Quantization Basics

Quantization maps a floating point value $x \in [f_{min}, f_{max}]$ to a integer $q \in [q_{min}, q_{max}]$. By performing computations and storing tensors at lower bits, quantization enables a more compact model representation and faster inference on some hardware
The most basic quantization is affine quantization, which essentially bins the range of the floating point range with zero point $z$:

\[scale = \frac{f_{max} - f_{min}}{q_{max} - q_{min}}\] \[quant(x) = clamp(round(\frac{x}{scale}) + z, q_{min}, q_{max})\] \[dequant(y) = (y - z) * scale\]

the most commonly-used quantization is uniform symmetric affine quantization, with builds on top of afffine quantization with additional constraints such as $z = 0$ and $f_{max} - f_{min} = 2 * absmax(f)$. This simplifies the above formula to:

\[scale = \frac{absmax(f)}{2^{bits - 1}}\] \[quant(x) = clamp(round(\frac{x}{scale}), q_{min}, q_{max})\] \[dequant(y) = y * scale\]

Now let’s try to implement a basic version of the above quantization in numpy:

import numpy as np

class Quantizer:
    def __init__(self, x, bits=8):
        self.qmin = - 2 ** (bits - 1)
        self.qmax = 2 ** (bits - 1) - 1
        self.scale = 2 * np.max(np.abs(x)) / 2 ** bits
        # np has no int4 out-of-the-box so we use int8 here
        self.dtype = np.int8

    def quantize(self, x):
        return np.clip(np.round(x / self.scale), self.qmin, self.qmax).astype(self.dtype)

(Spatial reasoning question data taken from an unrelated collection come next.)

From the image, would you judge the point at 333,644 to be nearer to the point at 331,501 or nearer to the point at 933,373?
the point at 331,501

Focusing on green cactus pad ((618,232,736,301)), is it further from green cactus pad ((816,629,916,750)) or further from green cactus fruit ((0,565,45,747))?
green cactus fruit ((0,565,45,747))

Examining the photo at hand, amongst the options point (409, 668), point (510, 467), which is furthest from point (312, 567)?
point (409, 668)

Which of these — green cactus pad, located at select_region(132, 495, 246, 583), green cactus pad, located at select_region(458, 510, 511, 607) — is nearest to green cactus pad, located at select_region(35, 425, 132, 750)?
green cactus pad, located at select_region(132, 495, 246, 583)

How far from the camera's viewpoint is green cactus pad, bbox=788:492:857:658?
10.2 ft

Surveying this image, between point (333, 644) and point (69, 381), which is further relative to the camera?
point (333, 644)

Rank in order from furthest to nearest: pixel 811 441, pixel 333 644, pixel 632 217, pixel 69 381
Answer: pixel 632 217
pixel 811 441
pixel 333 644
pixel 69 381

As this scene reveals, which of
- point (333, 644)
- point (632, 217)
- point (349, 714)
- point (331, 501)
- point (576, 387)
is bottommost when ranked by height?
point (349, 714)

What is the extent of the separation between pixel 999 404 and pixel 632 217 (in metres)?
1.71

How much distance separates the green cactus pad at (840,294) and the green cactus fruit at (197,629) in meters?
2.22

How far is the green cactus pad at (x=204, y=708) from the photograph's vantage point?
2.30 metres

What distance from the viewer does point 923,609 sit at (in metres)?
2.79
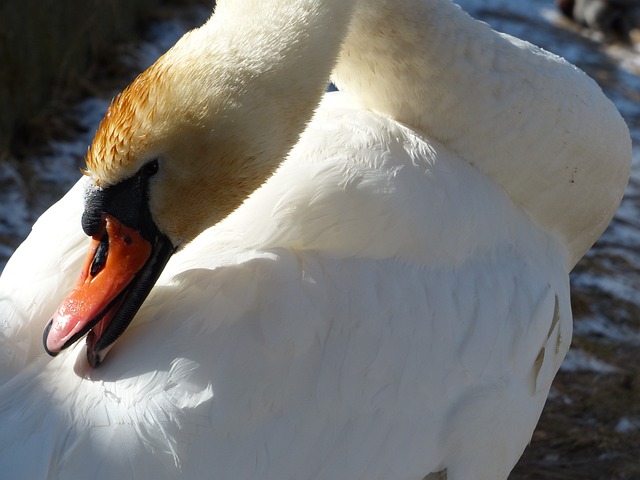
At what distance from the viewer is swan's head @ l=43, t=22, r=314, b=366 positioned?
2.32 meters

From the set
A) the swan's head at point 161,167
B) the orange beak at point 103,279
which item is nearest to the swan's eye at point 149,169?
the swan's head at point 161,167

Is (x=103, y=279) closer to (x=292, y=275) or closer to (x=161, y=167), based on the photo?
(x=161, y=167)

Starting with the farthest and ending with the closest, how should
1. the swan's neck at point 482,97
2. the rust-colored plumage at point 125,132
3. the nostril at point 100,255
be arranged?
the swan's neck at point 482,97 < the nostril at point 100,255 < the rust-colored plumage at point 125,132

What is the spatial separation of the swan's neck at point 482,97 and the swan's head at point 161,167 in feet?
1.99

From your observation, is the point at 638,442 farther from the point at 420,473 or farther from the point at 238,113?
the point at 238,113

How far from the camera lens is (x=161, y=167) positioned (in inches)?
93.4

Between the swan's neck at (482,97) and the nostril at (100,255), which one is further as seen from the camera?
the swan's neck at (482,97)

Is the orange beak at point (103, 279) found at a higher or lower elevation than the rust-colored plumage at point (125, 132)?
lower

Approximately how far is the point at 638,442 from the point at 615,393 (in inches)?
11.2

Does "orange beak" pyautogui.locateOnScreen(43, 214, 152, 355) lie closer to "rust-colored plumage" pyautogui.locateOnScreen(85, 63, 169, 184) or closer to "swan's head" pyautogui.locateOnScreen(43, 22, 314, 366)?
"swan's head" pyautogui.locateOnScreen(43, 22, 314, 366)

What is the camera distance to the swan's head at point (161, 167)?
2.32 meters

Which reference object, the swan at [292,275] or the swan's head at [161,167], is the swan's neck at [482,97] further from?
the swan's head at [161,167]

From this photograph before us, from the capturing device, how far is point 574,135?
316 cm

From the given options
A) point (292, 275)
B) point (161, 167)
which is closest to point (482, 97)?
point (292, 275)
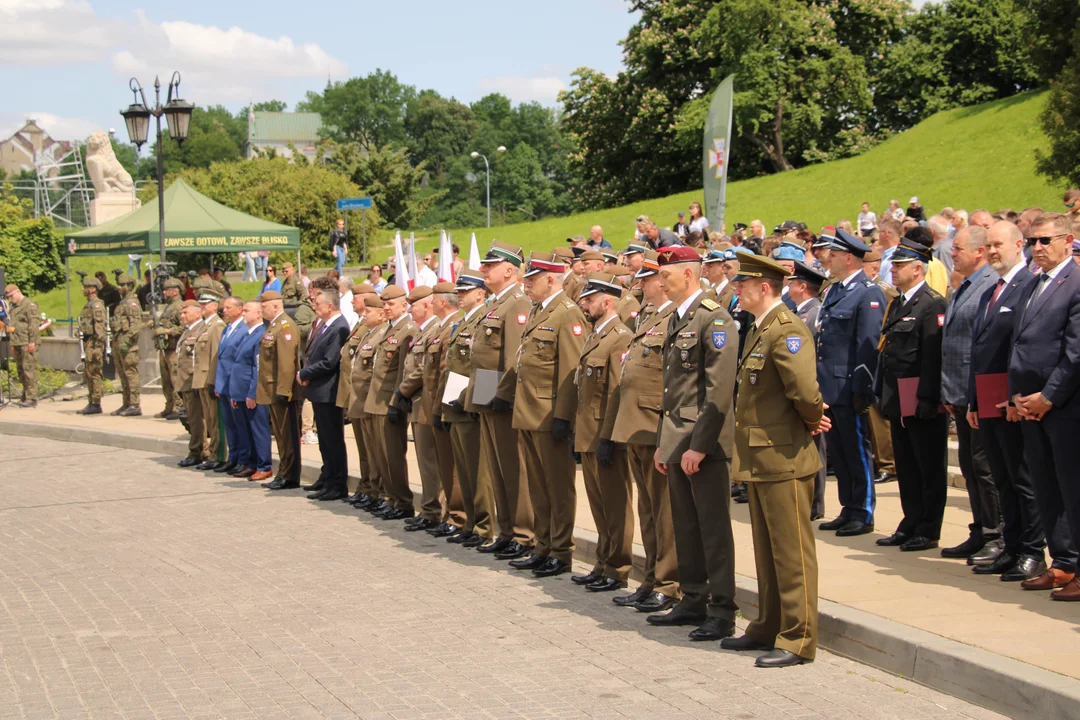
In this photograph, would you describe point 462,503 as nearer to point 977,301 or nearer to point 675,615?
point 675,615

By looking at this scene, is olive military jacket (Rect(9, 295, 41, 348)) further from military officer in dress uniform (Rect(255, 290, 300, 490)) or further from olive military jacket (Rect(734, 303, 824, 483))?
olive military jacket (Rect(734, 303, 824, 483))

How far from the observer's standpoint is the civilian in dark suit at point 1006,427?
25.4 feet

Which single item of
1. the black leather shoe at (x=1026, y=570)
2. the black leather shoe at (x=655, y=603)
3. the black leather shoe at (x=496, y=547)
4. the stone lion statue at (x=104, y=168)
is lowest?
the black leather shoe at (x=496, y=547)

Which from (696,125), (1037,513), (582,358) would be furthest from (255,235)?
(696,125)

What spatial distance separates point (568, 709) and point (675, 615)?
5.93ft

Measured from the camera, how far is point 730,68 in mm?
54812

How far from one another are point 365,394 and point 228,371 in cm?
335

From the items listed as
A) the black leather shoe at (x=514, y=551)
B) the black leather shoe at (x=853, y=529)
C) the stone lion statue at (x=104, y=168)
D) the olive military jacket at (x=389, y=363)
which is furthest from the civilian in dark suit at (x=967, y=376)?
the stone lion statue at (x=104, y=168)

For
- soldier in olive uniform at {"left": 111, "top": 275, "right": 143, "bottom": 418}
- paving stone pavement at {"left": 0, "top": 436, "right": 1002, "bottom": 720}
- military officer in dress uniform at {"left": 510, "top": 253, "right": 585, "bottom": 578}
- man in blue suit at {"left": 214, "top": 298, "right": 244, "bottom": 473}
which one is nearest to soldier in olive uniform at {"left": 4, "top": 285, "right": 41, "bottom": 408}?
soldier in olive uniform at {"left": 111, "top": 275, "right": 143, "bottom": 418}

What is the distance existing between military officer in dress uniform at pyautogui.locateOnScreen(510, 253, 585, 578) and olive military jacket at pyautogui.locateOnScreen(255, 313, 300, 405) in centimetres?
488

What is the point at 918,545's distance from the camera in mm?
8750

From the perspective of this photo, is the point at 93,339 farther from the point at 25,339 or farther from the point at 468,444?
the point at 468,444

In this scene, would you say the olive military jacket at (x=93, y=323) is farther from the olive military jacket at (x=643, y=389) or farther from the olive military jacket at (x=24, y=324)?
the olive military jacket at (x=643, y=389)

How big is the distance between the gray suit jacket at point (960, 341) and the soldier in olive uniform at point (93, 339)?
16.5 metres
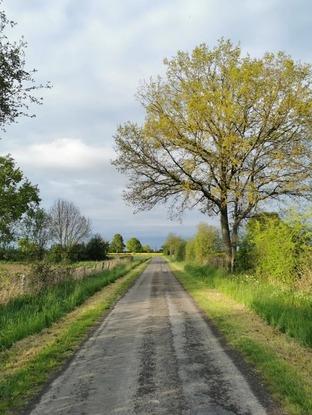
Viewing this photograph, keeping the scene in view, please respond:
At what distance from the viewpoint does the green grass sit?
11.6m

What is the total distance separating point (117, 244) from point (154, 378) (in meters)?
154

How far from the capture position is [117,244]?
16062 centimetres

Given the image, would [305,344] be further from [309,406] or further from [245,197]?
[245,197]

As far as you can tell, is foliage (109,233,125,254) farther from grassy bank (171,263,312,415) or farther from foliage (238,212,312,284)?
grassy bank (171,263,312,415)

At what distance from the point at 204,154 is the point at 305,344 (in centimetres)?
1794

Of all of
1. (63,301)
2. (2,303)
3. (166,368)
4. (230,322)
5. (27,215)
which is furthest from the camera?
(27,215)

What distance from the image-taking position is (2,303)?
53.5 feet

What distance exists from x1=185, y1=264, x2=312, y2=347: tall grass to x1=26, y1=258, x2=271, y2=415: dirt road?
6.04 ft

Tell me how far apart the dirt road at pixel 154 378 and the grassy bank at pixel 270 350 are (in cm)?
33

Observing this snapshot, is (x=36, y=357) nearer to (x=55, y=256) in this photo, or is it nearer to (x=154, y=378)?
(x=154, y=378)

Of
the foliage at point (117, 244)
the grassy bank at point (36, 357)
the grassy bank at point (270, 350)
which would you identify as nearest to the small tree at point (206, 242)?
the grassy bank at point (270, 350)

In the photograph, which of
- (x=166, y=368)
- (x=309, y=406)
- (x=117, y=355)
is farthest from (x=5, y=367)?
(x=309, y=406)

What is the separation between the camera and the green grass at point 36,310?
456 inches

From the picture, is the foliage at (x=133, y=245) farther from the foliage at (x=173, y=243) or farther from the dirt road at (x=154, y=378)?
the dirt road at (x=154, y=378)
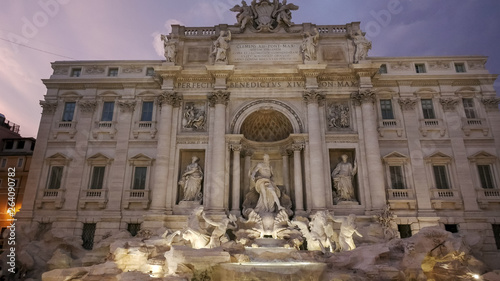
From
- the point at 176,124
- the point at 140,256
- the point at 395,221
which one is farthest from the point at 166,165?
the point at 395,221

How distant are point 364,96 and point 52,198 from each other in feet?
73.1

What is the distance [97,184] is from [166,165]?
545 cm

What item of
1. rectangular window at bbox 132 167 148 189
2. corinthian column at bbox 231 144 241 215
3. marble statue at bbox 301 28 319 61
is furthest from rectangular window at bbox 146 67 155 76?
marble statue at bbox 301 28 319 61

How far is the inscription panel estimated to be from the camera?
75.5 ft

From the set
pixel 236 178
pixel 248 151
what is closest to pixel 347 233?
pixel 236 178

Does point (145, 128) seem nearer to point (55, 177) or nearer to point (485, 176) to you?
point (55, 177)

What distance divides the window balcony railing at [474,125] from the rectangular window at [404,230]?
7987 millimetres

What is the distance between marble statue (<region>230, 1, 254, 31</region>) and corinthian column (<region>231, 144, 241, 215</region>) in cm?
931

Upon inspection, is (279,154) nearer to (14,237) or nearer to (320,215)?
(320,215)

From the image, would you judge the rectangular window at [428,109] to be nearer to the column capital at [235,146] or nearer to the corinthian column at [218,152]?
the column capital at [235,146]

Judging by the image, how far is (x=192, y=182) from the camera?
20625 millimetres

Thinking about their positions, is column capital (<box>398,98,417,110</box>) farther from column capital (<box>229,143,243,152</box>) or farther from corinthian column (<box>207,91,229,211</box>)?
corinthian column (<box>207,91,229,211</box>)

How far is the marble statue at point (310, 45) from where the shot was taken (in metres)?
22.3

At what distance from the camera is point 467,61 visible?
23.3 metres
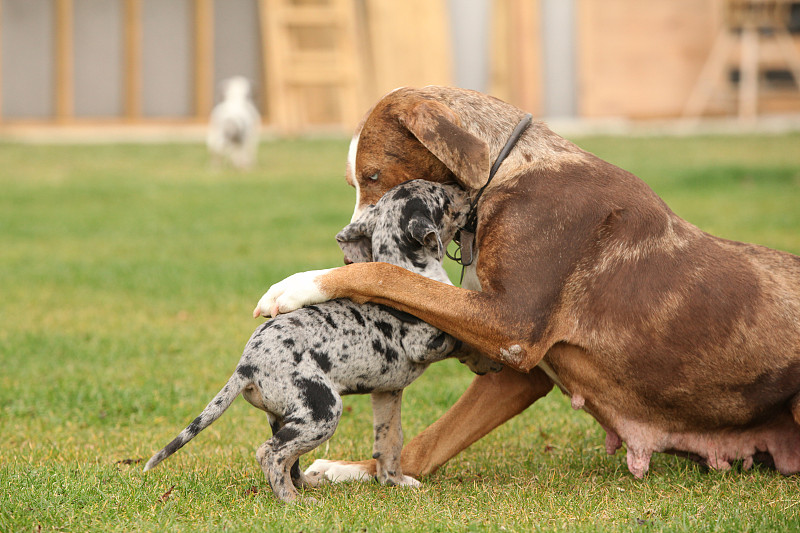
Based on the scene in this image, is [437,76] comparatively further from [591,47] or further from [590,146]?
[590,146]

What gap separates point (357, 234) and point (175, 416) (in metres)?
1.94

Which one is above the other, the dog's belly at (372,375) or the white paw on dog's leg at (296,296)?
the white paw on dog's leg at (296,296)

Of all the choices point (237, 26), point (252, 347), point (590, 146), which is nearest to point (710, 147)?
point (590, 146)

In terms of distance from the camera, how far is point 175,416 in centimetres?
579

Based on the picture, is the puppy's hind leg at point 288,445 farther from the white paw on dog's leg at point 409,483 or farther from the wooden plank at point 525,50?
the wooden plank at point 525,50

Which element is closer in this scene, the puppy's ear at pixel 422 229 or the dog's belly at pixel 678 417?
the puppy's ear at pixel 422 229

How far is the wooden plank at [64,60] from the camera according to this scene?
22875mm

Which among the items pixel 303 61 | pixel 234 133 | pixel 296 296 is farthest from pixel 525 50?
pixel 296 296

    def dequantize(self, y):
        return y.astype(np.float32) * self.scale

x = np.random.rand(10, 10).astype(np.float32)
int8_quantizer = Quantizer(x, bits=8)
int4_quantizer = Quantizer(x, bits=4)
int8_diff = x - int8_quantizer.dequantize(int8_quantizer.quantize(x))
int4_diff = x - int4_quantizer.dequantize(int4_quantizer.quantize(x))
print(f"int8 - Max Diff: {np.max(np.abs(int8_diff)):.3e} Avg Diff: {np.mean(np.abs(int8_diff)):.3e}")
print(f"int4 - Max Diff: {np.max(np.abs(int4_diff)):.3e} Avg Diff: {np.mean(np.abs(int4_diff)):.3e}")
# int8 - Max Diff: 7.642e-03 Avg Diff: 2.029e-03
# int4 - Max Diff: 1.223e-01 Avg Diff: 3.313e-02

We see a smaller quantization error when quantizing to int8 than int4, which is expected.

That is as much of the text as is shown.